La FIVET/ICSI è la tecnica in cui le cellule della donna (ovociti) vengono aspirate fuori dall’involucro che le contiene (follicolo) e vengono fatte fecondare in vitro cioè “fuori dal corpo” con gli spermatozoi dell’uomo, ossia in laboratorio. La scelta fra la FIVET e la ICSI dipende non solo dalle caratteristiche del liquido seminale ma da diversi fattori come, ad esempio, l’età della donna, il numero di ovociti recuperati, la richiesta della donna/coppia di criopreservare gli ovociti/embrioni. In seguito, 1 o 2 embrioni viene/vengono inserito/i nell’utero (embryotransfer).

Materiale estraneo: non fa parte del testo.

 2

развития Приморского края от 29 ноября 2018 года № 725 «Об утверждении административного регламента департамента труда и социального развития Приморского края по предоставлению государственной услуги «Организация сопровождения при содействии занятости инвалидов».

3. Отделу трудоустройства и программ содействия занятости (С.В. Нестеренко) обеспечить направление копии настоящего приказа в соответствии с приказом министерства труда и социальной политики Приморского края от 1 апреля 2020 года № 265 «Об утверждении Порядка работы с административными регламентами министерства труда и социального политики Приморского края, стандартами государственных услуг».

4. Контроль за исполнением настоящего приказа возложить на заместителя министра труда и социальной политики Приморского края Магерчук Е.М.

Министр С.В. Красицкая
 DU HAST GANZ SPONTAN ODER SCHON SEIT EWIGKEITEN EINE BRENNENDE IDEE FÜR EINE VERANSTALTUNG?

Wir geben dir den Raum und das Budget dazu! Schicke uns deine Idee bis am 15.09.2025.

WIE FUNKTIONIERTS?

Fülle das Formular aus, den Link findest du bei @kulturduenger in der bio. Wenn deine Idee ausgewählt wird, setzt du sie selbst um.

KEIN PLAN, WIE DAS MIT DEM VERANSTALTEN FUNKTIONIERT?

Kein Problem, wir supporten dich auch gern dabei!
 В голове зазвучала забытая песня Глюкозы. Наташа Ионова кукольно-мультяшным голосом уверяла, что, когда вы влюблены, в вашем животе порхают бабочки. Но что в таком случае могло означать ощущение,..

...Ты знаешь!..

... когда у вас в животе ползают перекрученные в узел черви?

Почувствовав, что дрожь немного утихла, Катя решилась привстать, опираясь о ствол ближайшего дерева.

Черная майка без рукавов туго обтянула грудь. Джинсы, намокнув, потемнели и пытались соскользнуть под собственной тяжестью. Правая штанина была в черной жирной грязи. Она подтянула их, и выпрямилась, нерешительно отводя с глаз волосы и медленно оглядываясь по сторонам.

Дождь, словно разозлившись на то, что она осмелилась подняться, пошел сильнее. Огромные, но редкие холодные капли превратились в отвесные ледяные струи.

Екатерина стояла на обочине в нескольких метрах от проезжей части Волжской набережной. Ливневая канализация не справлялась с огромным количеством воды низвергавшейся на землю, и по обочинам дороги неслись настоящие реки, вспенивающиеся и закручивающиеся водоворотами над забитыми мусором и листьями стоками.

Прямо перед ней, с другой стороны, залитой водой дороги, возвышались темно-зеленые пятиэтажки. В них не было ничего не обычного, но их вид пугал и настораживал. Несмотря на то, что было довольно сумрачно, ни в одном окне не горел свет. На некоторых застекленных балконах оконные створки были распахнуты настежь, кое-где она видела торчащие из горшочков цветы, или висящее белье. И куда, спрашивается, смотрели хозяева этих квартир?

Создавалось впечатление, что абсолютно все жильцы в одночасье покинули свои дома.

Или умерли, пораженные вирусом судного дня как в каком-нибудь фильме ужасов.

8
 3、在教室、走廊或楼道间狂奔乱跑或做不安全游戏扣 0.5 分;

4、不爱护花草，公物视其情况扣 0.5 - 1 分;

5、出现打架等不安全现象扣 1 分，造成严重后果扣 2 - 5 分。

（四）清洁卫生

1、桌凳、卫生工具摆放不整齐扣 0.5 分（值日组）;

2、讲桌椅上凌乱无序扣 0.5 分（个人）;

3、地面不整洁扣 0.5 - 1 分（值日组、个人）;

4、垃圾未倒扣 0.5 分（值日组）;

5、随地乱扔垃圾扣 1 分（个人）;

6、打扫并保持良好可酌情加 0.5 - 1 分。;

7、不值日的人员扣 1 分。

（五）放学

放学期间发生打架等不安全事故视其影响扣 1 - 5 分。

- Dott.ssa Cho, nelle coppie sierodiscordanti come agisce questa tecnica?
Si stima che il virus dell’HIV (Human Immunodeficiency Virus) sia diffuso in tutto il mondo con milioni di persone affette, di cui l’80% in età riproduttiva. Le coppie siero-discordanti che desiderano una gravidanza, nelle quali il partner maschile è affetto da HIV e la partner femminile è sieronegativa, si ritrovano a scontrarsi con problematiche come, ad esempio, l’utilizzo di contraccettivi di barriera, indispensabili per la protezione dall’infezione, che impediscono il successo riproduttivo. Di conseguenza tali coppie, al fine di evitare la trasmissione dell’HIV, hanno necessità di accedere a sistemi riproduttivi più sicuri. Qui entrano in gioco le tecniche di PMA dove il lavaggio del seme è ormai considerato la miglior strategia per queste coppie.
Il lavaggio del seme consiste nella separazione degli spermatozoi, che non sono vettori del virus, dal plasma seminale circostante. Negli ultimi anni numerosi studi hanno confermato la sicurezza della tecnica, dimostrando come, a seguito di lavaggio spermatico, nel ciclo di PMA non sia avvenuta sieroconversione della partner femminile. Gli stessi studi hanno dimostrato che anche per il nascituro la tecnica è ottimale, dato che non sono stati riportati casi di trasmissione di HIV al neonato. Quindi nelle coppie siero-discordanti dove il partner maschile è sieropositivo ad HIV il lavaggio del seme è la tecnica d’eccellenza da associare alle pratiche di PMA per il raggiungimento di una gravidanza, tenendo presente la sicurezza e la salute della partner femminile e del nascituro.
È stato suggerito che anche le coppie siero-discordanti in cui il partner maschile è positivo al virus dell’epatite B o dell’epatite C accedano ai servizi di PMA con la stessa tecnica di lavaggio del seme precedentemente descritto.